Can an historian be truly objective?
There is a strand of fashionable postmodern thought that argues it is impossible for the historian to merely be an objective chronicler of the past. The historian is bound by his context, his judgement of past events is stained because he is looking into the past through the prism of his present value-system. It is impossible for him to detract from this context.
Not to mention that he is also a prisoner of language. Any comment he makes, beyond that a certain event happened on a certain date, is a comment that is burdened by his choice of words. Language creates reality, not facts. And language is infinitely diffuse, so infinite truths about the past can be created.
That is, history is nothing more than a fiction (see Foucalt, Hayden White, Derrida).
But the denial of a true history plays into the hands of those with vested interests in a denial of their own—eg the Holocaust never happened. Relativism legitimises Holocaust deniers and savages those who oppose them to appeal to the ‘truth.’

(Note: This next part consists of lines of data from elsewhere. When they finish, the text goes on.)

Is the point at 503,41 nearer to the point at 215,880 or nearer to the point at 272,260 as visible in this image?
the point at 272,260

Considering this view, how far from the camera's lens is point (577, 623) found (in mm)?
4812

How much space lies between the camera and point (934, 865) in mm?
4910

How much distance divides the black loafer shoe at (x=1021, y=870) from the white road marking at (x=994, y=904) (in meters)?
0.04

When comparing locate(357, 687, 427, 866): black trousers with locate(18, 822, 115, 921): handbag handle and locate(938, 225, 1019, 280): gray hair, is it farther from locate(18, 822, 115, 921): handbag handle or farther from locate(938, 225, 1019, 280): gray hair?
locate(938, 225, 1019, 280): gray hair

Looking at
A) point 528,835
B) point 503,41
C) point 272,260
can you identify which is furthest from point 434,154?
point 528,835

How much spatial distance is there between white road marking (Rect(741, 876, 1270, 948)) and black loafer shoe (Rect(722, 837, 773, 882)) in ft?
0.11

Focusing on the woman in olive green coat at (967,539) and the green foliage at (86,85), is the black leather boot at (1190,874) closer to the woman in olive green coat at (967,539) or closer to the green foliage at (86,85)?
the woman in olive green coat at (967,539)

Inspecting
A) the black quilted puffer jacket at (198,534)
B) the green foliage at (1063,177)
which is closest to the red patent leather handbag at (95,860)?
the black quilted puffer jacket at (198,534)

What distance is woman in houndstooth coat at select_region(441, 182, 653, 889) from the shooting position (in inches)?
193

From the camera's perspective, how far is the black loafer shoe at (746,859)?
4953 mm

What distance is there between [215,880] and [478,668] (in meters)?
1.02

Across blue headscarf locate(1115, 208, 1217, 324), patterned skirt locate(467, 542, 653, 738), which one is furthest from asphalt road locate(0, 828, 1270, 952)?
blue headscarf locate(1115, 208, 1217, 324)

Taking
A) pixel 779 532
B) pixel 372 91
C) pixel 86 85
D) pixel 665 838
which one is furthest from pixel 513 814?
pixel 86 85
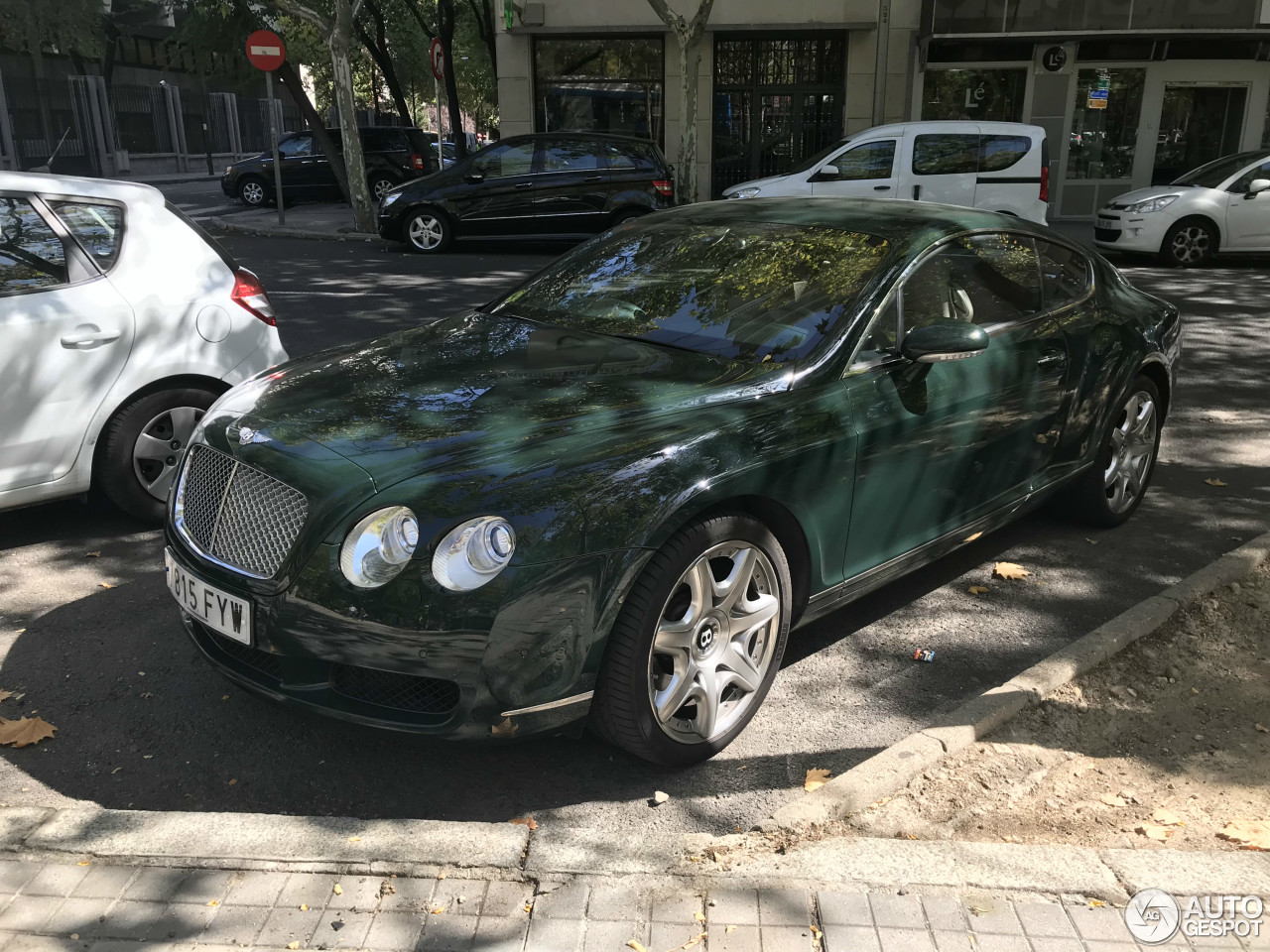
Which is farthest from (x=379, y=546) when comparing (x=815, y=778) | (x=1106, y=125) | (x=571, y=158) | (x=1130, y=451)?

Objectivity is, I think, the awareness of the difficulties of being objective. If you take these difficulties into account, then something at least achieving objectivity is possible. The historian needs to be aware of such things as his own biases creeping into the construction of text and the subjectivity of primary sources themselves. While it is true, I think, that the past can only be recreated in the mind, it is possible for the shape of the past to not be a product of the mind, but rather a product of sources and source evaluation.